Defanged Indicator of Compromise (IOC) Extractor.
https://inquest.readthedocs.io/projects/iocextract/
GNU General Public License v2.0
498 stars 91 forks source link

Subdomains and IPs in URLs are not always parsed correctly #29

Closed JayFields closed 5 years ago

JayFields commented 5 years ago

Given defanged URLs with an IP address or a subdomain such as:

hXXps://192.168.149[.]100/api/info hXXps://subdomain.example[.]com/some/path

The GENERIC_URL_RE regex returns the correct results. However, since they are also parsed with the BRACKET_URL_RE regex additional invalid results are also returned:

http://149.100/api/info http://example.com/some/path

A simple change seems to fix the problem--assuming I'm not missing some false positive scenario.

diff --git a/iocextract.py b/iocextract.py
index 8fdb374..dcd25dd 100644
--- a/iocextract.py
+++ b/iocextract.py
@@ -66,7 +66,7 @@ GENERIC_URL_RE = re.compile(r"""
 BRACKET_URL_RE = re.compile(r"""
         \b
         (
-            [\:\/\\\w\[\]\(\)-]+
+            [\.\:\/\\\w\[\]\(\)-]+
             (?:
                 \x20?
                 [\(\[]
rshipp commented 5 years ago

Interesting, thanks for the issue and suggested fix!
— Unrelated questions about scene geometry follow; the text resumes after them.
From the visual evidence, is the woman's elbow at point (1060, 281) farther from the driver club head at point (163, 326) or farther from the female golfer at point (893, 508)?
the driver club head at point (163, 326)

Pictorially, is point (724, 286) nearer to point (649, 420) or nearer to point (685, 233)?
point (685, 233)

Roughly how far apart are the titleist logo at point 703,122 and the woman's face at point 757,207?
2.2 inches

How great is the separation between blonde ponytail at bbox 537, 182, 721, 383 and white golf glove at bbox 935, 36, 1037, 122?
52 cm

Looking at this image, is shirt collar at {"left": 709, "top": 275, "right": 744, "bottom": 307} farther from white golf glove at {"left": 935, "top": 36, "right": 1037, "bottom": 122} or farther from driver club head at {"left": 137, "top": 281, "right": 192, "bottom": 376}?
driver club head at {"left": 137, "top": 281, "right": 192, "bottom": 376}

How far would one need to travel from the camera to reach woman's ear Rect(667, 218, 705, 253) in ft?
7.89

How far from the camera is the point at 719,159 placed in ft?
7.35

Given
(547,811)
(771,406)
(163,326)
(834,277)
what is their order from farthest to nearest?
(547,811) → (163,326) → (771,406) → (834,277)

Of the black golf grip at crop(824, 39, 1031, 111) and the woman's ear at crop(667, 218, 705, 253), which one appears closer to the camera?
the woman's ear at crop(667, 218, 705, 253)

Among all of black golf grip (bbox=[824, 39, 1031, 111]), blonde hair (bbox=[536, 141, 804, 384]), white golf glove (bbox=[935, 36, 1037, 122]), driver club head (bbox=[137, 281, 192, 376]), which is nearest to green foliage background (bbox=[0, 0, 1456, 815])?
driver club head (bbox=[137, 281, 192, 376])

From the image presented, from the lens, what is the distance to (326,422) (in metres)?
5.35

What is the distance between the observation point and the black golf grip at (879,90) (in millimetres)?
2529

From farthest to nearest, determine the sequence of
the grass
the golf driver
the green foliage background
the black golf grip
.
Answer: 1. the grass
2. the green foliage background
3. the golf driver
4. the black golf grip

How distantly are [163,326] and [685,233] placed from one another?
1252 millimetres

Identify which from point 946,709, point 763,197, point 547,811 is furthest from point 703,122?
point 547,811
I'll dig into this a little and see if I can get a new version pushed out to fix this and #27 on Friday.

rshipp commented 5 years ago

Alright I wrote some tests for this and your change looks perfect. I'll get it shipped tomorrow. :+1:

JayFields commented 5 years ago

Great, thanks!

rshipp commented 5 years ago

Pushed to PyPI as v1.13.0. Thanks again for the fix.